While McGill requires masks for students in classrooms, they aren’t required for faculty while lecturing. Some very large classes have been moved online, but most are still happening in person, and there’s no physical distancing in classrooms, some of which are crowded. Instructors are reporting that some rooms have poor ventilation or none at all. Following provincial guidelines, students need proof of vaccination to do extracurricular activities, campus pubs and restaurants and also libraries, but don’t need it to enter classrooms. There is no routine testing and communication about outbreaks is inconsistent.
McGill had promised students that campus would be safe – not with zero risk but with reasonable risk. Instead, it puts students, such as organ recipients or pregnant women, at even higher risk, even if they are vaccinated. McGill has let down those students and staff and faculty who rely on the university to maintain an adequate level of safety.

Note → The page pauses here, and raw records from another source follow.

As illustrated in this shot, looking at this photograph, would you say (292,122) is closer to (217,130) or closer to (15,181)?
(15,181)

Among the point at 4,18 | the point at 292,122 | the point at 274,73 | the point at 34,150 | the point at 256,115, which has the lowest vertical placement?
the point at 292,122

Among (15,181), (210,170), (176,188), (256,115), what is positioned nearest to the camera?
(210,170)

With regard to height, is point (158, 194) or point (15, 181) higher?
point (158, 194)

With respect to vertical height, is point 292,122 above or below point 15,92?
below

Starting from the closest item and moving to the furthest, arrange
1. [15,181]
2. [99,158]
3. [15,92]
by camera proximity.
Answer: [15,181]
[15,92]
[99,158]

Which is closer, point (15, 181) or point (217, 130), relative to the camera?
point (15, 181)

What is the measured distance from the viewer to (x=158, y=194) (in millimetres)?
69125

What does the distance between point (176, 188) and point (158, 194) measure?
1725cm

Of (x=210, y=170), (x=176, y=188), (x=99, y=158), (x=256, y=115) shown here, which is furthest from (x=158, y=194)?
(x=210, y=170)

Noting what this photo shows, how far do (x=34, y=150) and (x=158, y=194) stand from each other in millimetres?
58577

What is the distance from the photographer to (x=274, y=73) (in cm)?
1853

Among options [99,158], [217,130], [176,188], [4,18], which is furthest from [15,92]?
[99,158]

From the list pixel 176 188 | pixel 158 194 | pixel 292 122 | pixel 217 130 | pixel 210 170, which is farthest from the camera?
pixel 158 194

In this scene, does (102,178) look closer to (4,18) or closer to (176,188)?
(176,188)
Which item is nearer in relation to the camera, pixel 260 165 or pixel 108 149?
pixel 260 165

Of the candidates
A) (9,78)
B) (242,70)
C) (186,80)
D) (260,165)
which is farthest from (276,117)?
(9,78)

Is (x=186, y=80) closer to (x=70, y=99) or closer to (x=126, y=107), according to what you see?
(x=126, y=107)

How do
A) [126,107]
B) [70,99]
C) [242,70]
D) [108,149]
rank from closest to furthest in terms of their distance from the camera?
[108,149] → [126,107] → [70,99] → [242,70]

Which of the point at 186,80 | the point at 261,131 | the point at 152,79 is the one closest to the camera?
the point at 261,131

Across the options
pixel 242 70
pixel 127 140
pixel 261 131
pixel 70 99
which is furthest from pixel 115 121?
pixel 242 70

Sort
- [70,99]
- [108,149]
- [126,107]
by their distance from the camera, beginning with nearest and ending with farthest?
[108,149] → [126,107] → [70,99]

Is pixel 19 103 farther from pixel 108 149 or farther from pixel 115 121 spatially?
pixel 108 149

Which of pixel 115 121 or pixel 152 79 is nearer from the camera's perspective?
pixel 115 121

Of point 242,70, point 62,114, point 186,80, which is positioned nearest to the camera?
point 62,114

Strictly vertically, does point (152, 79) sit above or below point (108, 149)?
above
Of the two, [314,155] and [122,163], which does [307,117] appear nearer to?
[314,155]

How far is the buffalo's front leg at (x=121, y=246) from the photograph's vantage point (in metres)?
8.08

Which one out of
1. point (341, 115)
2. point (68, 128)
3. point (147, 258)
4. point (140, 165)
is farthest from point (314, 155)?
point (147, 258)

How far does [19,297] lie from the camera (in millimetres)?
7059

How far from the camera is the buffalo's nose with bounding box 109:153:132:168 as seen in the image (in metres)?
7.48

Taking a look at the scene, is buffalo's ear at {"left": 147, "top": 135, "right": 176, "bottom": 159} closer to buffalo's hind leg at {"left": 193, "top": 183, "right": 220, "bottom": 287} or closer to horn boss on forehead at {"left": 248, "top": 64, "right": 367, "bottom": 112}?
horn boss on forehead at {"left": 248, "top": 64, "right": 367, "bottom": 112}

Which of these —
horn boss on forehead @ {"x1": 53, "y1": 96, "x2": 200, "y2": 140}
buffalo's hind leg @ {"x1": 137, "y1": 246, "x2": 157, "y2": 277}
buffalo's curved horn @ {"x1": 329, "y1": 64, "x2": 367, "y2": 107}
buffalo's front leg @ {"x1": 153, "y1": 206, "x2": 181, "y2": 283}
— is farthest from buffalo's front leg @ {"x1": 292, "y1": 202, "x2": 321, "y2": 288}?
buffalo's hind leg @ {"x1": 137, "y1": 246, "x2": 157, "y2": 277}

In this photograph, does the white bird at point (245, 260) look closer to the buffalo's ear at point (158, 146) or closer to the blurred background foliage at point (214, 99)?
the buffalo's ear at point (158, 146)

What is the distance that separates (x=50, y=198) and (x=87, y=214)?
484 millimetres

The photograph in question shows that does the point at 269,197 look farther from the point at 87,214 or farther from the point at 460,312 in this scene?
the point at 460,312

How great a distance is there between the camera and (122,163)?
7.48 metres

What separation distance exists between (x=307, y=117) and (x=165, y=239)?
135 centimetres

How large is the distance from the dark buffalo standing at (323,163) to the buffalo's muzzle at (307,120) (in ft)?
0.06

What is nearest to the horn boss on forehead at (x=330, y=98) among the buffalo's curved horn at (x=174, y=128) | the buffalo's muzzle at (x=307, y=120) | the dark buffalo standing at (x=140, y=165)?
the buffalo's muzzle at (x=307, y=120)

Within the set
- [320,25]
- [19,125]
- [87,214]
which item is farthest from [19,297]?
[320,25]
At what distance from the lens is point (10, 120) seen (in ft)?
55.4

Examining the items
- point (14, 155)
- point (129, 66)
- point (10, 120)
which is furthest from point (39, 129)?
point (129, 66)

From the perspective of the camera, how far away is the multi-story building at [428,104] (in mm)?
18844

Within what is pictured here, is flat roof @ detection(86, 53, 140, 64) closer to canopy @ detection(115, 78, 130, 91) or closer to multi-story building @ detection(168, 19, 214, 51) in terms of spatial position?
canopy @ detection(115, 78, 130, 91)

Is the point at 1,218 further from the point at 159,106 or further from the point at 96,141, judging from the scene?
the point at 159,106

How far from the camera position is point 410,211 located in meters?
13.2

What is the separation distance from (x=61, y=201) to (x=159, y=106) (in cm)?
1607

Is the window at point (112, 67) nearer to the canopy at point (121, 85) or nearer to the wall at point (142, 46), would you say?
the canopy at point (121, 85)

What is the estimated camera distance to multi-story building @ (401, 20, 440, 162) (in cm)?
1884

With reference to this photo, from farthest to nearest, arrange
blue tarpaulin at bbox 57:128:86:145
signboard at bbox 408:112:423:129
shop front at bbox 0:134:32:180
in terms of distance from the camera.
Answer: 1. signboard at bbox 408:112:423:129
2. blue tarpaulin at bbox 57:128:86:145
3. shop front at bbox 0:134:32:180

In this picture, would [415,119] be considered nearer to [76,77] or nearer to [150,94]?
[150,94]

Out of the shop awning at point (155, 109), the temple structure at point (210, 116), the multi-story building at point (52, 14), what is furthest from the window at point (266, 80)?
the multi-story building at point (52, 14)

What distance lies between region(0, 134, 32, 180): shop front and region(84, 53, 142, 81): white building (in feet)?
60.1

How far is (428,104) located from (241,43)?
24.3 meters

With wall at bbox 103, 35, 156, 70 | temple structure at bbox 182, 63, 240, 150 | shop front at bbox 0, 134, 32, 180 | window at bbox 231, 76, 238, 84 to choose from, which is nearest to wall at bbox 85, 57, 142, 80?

Nor does Quebec’s declaration that its vaccine passport will not apply to higher education as an “essential” service impede McGill from implementing its own proof-of-vaccination requirement. For the tiny fraction of students who have a valid health or religious reason to refuse vaccination, frequent negative test results would allow them to remain on campus. For the even tinier fraction of students who simply refuse to be vaccinated, it is possible to maintain access to education through online options and classroom recordings.
McGill’s current policy effectively excludes many students: the immunocompromised, those with underlying health conditions and those who care for people at risk. The university is doing this in order to preserve the ability of those who choose not to be vaccinated and who have no valid medical or religious exemption to attend the university.
Looking at statistics from the United States, this latter group is extremely small. In the entire University of Virginia, which has a student population of more than 27,000, the number of students not permitted to enroll because of lack of vaccination this fall was 49.
One of McGill’s contentions is that it cannot adopt a proof-of-vaccination requirement because Quebec law prohibits it. Yet not only have 35 of its own law professors and instructors said otherwise, but the rector of the Université de Montréal, Daniel Jutras, acknowledged as much. There is no law or human rights provision that prevents the university, in a time of declared pandemic, from bringing in the same common-sense requirements that virtually every other major Canadian and U.S. university has implemented.
If McGill truly believed that the law prevents it from acting, then one would expect it to argue with the province to reverse this law. Instead, McGill, in a submission with all other universities in the province, argued before a National Assembly committee that the government should not require universities to require proof of vaccination. That is, the university is lobbying against the single health measure that its own School of Population and Global Health said was key to fighting COVID-19.
There is no doubt that figuring out how to implement measures fairly and within budget is a challenge. But the fact is that other major Canadian universities have already done so. Those universities are reporting great success. Since bringing in its proof-of-vaccination requirement, the University of Western Ontario reported that 98 per cent of its students are now vaccinated. McGill estimates that 86 per cent of its students are vaccinated. This means that in a typical class of 100 students, there are 14 unvaccinated students, compared with only two at Western.
By falling behind other major universities, McGill is putting its most vulnerable at risk. It is refusing to put common sense and public-health evidence into practice. It needs to do more or vulnerable people will be harmed on its campus.